Zahawi: 'We must waste no time learning from findings'
It will give a fuller response to the care review, alongside an implementation plan, later this year, and today education secretary Nadhim Zahawi said this would also incorporate its full response to the panel's report.However, in a written statement to the House of Commons, Zahawi said he was "committed, with colleagues across this House, to acting on [the panel's] recommendations", and that "system change on a national scale is needed".
In a separate statement, he added: “We must waste no time learning from the findings of this review – enough is enough. I will set up a new child protection mnisterial group, a first and immediate step in responding to these findings, before setting out a bold implementation plan later this year to bring about a fundamental shift in how we support better outcomes for our most vulnerable children and families.”
In its response to the panel's report, the Association of Directors of Children's Services said there was learning for all local areas and government from it.
"For example, sharing and piecing together timely and relevant information about children and their circumstances is key to getting a full picture of a child, their needs and the risks posed to them, as is securing enough resources from all safeguarding partners for child protection work," said president Steve Crocker.
"Domestic abuse is the most common reason why children come to the attention of children’s social care, the learning that will come from the [panel's] review on domestic abuse in the summer will be a helpful addition to our understanding of this complex issue."

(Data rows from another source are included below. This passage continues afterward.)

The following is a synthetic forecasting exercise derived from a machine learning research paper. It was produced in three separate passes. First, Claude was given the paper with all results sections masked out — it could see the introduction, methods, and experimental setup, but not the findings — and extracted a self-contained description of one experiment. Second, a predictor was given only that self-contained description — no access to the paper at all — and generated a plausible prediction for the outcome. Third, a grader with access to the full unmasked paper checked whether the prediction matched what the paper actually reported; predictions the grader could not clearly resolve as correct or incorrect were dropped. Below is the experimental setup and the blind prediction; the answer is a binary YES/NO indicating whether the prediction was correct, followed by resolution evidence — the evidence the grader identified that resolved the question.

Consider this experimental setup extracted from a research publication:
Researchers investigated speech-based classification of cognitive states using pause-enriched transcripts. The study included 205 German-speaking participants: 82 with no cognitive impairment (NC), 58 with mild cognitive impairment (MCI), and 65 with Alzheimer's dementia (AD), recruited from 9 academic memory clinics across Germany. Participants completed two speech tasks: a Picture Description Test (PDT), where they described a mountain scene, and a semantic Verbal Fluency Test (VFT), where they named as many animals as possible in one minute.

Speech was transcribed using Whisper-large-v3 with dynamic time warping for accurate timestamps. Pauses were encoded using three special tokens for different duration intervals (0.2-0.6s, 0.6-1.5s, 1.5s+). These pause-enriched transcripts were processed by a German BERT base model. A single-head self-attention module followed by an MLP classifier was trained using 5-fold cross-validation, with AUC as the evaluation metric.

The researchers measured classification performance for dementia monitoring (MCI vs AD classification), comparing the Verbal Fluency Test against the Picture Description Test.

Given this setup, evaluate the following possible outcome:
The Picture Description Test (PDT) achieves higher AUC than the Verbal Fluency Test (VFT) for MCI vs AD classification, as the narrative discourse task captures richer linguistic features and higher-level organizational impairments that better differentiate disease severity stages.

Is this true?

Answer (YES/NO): YES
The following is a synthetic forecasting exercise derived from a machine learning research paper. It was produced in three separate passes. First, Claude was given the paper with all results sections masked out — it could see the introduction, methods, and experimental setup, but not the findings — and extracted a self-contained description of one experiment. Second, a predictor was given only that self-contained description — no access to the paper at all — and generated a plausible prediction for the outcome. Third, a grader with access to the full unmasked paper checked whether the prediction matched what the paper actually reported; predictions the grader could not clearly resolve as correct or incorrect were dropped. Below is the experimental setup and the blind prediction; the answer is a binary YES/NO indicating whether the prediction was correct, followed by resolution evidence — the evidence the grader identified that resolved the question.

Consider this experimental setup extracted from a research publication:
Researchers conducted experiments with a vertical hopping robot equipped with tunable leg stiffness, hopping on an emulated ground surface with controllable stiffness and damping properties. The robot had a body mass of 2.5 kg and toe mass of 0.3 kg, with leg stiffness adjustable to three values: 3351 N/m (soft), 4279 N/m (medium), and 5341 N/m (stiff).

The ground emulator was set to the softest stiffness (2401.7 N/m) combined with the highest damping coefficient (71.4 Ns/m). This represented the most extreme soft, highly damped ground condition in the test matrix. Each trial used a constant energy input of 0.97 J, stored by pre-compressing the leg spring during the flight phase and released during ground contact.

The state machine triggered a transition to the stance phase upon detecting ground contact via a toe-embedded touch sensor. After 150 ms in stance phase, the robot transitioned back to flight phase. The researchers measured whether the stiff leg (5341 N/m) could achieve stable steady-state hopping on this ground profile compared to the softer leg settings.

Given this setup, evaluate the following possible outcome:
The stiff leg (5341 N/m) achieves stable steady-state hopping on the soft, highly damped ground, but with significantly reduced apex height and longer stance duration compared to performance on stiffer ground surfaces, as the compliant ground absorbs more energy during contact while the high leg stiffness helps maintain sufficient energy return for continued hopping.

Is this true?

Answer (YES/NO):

Directors cautious on specialist units
On the panel's proposal for specialist units, Crocker expressed caution, adding: "We will need further details to understand how such units would work in practice and the relationship with the wider system of children’s social care, ensuring that lessons are learnt from previous attempts to implement similar models while identifying any potential unintended consequences for children, families and our staff."Referencing the recommendations of the care review for investment to reform children's social care and shift its focus towards family help, he said: "Investment in both early help and child protection work is needed to shift the dial towards supporting more children and families earlier on, before they reach crisis point and we hope that the government recognises the call from the independent review of children’s social care that investment of £2.6bn is urgently needed to re-set the system.”
'Devastating loss'
Hudson, Zahawi and Crocker all highlighted the horrific abuse Arthur and Star suffered.Hudson told Community Care: “I think it’s really important to state what happened to these two children is very much at the heart of what we’re saying in this review and important to recognise the devastating loss to family members and others who cared for them."
Zahawi said: “Nothing is more tragic than the death of a child, but when that child dies as a result of abuse or neglect it is incomprehensible. The deaths of Arthur Labinjo-Hughes and Star Hobson appalled the nation and highlighted the urgent need for action and change.
Crocker said it had "been difficult to read the harrowing details of what Arthur and Star endured in their short lives".